Monday, March 19, 2012

Helen Frankenthaler her work lives on!

Chapman Blog
I follow Chapman Interiors- Blog, and loved the room most recently posted. It has a wall mural in a dining room that was beautiful, and yet acted as its own separate piece of art. I felt as if I had seen work like that before, however, never in mural form! Cufhome designed the interiors of that room, and although the muralist was not listed I felt compelled to search for an artist that represented  that style of abstract landscape. My sister and partner Suzanne clued me in to Helen Frankenthaler! I had remembered seeing her work years ago, and now looking at them again I see that airy quality that Cufhome had  their muralist render in that amazing room! 
Unfortunately, we lost this great artist in December, 2011 at the age of 83. She was one of the best of the second generation of abstract painters in the United States, with a deeply personal vision that reconciled abstraction with the lighter, finer and more poetic emotions. Helen’s work was profoundly untroubled, lyrical and truly beautiful. A regular summer resident of the artist colony at Provincetown, she was known for creating abstract works using thin washes of translucent colored paint that soaked into her unprimed canvases, achieving qualities similar to watercolor - though often on a grand scale. Frankenthaler had a powerful impact on the painters who would later be known as the Washington Color School.
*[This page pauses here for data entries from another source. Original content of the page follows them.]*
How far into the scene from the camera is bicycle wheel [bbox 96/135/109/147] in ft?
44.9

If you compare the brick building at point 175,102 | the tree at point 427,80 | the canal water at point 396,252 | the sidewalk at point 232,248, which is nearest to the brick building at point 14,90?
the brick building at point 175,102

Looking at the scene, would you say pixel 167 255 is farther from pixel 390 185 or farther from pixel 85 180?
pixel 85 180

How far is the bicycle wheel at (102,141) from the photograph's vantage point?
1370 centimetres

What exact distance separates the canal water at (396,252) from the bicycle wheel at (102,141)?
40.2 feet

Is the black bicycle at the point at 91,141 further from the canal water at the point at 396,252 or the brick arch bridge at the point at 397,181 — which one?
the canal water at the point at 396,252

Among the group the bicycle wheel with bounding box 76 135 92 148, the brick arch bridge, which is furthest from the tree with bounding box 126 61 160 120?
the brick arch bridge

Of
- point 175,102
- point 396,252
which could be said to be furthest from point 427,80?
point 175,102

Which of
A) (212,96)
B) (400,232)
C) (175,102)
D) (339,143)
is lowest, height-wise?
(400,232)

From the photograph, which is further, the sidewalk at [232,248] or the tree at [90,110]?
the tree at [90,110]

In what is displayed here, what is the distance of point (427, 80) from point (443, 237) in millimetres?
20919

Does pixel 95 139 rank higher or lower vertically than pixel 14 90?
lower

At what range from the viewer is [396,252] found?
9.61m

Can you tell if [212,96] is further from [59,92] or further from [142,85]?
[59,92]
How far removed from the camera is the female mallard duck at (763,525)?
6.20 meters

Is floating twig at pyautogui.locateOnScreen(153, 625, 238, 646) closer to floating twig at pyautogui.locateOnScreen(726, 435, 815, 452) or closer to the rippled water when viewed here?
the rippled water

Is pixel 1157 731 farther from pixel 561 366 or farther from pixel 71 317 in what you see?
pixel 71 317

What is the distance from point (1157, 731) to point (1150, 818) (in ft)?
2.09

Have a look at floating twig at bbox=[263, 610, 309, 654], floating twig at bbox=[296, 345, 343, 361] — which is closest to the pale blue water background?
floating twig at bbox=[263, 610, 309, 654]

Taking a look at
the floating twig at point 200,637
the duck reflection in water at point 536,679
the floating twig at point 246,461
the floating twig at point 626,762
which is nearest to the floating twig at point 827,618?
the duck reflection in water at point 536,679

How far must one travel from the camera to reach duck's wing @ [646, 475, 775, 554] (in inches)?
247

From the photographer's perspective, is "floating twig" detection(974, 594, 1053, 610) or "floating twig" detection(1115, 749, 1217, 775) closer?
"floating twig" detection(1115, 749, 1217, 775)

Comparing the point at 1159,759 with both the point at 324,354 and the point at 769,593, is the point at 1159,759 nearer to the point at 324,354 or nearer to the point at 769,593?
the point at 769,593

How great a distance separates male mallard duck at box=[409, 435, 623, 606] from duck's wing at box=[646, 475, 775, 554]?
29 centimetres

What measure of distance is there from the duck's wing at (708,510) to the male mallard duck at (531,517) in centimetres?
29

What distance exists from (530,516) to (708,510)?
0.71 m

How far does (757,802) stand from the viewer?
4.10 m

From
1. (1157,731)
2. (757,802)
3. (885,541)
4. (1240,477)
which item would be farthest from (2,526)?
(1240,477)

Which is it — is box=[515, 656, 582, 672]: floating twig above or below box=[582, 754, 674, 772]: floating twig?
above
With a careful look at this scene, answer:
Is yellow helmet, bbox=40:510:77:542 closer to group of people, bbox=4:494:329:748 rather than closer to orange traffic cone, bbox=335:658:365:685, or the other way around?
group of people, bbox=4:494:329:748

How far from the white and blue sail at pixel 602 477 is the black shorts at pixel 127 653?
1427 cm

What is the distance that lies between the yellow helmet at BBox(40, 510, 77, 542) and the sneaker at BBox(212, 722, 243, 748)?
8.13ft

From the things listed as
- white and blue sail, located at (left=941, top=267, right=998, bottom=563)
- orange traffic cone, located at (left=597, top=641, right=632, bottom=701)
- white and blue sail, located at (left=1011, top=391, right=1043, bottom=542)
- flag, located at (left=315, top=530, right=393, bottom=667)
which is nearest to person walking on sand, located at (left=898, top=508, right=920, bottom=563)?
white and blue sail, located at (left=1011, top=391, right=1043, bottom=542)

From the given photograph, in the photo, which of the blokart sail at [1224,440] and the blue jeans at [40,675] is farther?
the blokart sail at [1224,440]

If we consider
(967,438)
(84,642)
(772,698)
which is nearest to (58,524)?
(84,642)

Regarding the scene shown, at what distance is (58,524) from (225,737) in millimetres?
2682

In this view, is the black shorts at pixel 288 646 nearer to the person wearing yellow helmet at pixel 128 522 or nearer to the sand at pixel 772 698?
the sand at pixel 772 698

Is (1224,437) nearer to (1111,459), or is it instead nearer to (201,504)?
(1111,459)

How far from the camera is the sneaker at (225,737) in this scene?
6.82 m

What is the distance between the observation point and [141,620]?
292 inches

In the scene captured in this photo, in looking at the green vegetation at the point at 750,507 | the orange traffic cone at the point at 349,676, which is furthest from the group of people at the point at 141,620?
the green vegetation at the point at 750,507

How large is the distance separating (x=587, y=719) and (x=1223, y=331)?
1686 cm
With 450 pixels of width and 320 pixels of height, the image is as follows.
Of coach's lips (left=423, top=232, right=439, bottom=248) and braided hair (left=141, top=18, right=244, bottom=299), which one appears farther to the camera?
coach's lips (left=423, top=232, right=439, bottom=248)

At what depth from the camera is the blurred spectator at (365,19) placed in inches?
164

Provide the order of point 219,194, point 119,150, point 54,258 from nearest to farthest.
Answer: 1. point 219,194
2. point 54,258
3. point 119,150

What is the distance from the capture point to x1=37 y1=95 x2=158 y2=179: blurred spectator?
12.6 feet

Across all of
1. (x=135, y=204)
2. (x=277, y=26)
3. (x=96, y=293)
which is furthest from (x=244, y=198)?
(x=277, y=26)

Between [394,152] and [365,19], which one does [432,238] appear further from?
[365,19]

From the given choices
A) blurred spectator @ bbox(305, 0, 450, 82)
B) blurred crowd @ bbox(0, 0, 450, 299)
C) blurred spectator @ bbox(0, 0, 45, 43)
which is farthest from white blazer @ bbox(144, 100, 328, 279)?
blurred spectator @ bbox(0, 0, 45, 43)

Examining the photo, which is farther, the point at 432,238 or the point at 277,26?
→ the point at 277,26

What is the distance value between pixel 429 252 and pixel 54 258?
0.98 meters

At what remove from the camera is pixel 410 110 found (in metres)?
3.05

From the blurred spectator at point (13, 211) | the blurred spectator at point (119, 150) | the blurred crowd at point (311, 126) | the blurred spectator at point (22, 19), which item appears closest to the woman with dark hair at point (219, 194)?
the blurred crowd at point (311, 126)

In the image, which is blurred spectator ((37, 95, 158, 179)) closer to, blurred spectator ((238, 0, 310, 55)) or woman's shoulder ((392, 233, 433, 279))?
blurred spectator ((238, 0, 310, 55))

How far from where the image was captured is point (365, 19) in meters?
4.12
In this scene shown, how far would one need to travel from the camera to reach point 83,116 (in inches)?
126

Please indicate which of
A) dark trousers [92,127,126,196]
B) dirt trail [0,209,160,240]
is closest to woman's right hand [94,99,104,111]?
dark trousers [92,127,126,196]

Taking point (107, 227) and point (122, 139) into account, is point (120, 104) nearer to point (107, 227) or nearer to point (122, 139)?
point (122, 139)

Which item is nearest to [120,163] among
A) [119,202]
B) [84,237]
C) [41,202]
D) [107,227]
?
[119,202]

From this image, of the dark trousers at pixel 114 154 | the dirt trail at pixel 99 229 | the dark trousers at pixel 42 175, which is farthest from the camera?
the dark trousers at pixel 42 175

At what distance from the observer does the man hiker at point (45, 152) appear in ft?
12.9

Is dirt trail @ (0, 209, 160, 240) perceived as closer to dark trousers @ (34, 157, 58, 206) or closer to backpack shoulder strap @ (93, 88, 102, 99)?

By pouring paint thinned with turpentine directly onto unprimed canvass, she created large swatches of color that felt as permeable and liquid as the background in a watercolor. This method of painting is best known as Color Field. There was something airy and spiritual about the best of Helen Frankenthaler’s work, perhaps because her paintings often seemed to float ecstatically just under the surface on which they were painted. Besides her paintings, Ms. Frankenthaler is also known for her lithographs, etchings and screen prints, but critics feel that her woodcuts have made the most original contribution to printmaking.(Information obtained from the Washington Post)









 I love Helen Frankenthalers work, it is not tragic or dramatic, or appears to the work of a troubled soul, instead it provokes a feeling of peacefulness when studying  each piece.

We lost a great artist, but through art books, and museums we are still fortunate enough to have access to such brilliant works of art!